== DIRECTIONS FOR THIS TASK ==
Quote word for word everything in the material from the line containing "Which item, taken from" down to the very end.

BEGIN RECORDS PROVIDED

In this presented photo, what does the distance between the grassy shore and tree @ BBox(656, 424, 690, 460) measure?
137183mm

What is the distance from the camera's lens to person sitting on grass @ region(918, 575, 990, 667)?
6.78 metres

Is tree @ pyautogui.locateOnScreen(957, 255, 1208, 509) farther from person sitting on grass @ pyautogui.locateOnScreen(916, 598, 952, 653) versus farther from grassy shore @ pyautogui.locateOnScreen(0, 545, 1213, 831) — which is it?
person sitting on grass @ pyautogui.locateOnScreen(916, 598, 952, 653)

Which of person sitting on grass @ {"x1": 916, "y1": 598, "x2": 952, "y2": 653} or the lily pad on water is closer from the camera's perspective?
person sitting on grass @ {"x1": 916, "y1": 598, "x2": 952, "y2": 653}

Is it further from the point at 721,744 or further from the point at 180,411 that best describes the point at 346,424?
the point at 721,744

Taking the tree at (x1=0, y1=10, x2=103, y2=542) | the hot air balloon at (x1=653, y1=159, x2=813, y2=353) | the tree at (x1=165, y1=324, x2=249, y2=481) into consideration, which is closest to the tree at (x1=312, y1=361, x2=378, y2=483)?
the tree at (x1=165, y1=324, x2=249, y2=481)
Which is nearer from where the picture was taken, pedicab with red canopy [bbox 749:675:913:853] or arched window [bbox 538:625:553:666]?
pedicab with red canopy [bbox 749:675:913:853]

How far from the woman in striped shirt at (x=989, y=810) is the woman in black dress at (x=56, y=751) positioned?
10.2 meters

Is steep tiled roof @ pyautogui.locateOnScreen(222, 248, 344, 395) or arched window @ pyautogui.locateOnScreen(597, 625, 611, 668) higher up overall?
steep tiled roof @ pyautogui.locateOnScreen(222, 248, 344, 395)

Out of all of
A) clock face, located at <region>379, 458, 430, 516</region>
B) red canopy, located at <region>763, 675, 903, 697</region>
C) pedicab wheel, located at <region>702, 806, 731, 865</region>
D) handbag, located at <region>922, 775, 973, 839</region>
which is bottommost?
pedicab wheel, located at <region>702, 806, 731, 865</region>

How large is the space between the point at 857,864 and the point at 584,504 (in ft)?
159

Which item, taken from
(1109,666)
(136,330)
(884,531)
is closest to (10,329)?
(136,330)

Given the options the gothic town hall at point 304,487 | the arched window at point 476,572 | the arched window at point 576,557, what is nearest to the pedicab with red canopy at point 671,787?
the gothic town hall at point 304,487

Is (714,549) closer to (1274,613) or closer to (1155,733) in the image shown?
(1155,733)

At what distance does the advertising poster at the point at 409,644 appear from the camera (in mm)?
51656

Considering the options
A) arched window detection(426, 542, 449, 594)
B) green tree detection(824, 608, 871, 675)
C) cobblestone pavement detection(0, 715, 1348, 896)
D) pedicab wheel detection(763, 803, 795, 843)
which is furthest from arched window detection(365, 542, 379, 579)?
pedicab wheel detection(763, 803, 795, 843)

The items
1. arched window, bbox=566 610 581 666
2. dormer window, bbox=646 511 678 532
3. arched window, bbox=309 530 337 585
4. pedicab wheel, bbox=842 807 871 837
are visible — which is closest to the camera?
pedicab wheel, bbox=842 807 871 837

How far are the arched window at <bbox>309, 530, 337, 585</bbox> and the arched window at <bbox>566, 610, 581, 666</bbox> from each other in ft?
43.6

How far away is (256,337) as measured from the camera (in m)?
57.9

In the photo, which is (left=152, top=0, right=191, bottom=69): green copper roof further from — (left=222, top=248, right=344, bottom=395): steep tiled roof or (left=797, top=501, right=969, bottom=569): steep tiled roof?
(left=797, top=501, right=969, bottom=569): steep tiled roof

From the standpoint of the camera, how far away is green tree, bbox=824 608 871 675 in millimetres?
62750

END RECORDS PROVIDED

== SOLUTION FOR THIS EXERCISE ==
Which item, taken from
(1109,666)
(136,330)
(884,531)
is closest to (10,329)?
(136,330)

Given the options the gothic town hall at point 304,487 | the arched window at point 476,572 | the arched window at point 576,557, what is nearest to the pedicab with red canopy at point 671,787?
the gothic town hall at point 304,487

Is (714,549) closer to (1274,613) or closer to (1155,733) in the image shown?
(1155,733)

At what distance does the advertising poster at the point at 409,644 appear from the camera (in mm)?
51656

Considering the options
A) arched window detection(426, 542, 449, 594)
B) green tree detection(824, 608, 871, 675)
C) cobblestone pavement detection(0, 715, 1348, 896)
D) pedicab wheel detection(763, 803, 795, 843)
which is furthest from arched window detection(365, 542, 379, 579)?
pedicab wheel detection(763, 803, 795, 843)

The items
1. arched window, bbox=566 610 581 666
2. dormer window, bbox=646 511 678 532
3. arched window, bbox=309 530 337 585
4. pedicab wheel, bbox=842 807 871 837
are visible — which is closest to the camera?
pedicab wheel, bbox=842 807 871 837

How far are the arched window at <bbox>309, 530, 337, 585</bbox> and the arched window at <bbox>566, 610, 581, 666</bbox> from each other in ft?
43.6

How far away is (256,337) as measured from the camera (in m)?
57.9

In the photo, which is (left=152, top=0, right=191, bottom=69): green copper roof further from — (left=222, top=248, right=344, bottom=395): steep tiled roof or (left=797, top=501, right=969, bottom=569): steep tiled roof?
(left=797, top=501, right=969, bottom=569): steep tiled roof

From the standpoint of the camera, how far away is green tree, bbox=824 608 871 675 in millimetres?
62750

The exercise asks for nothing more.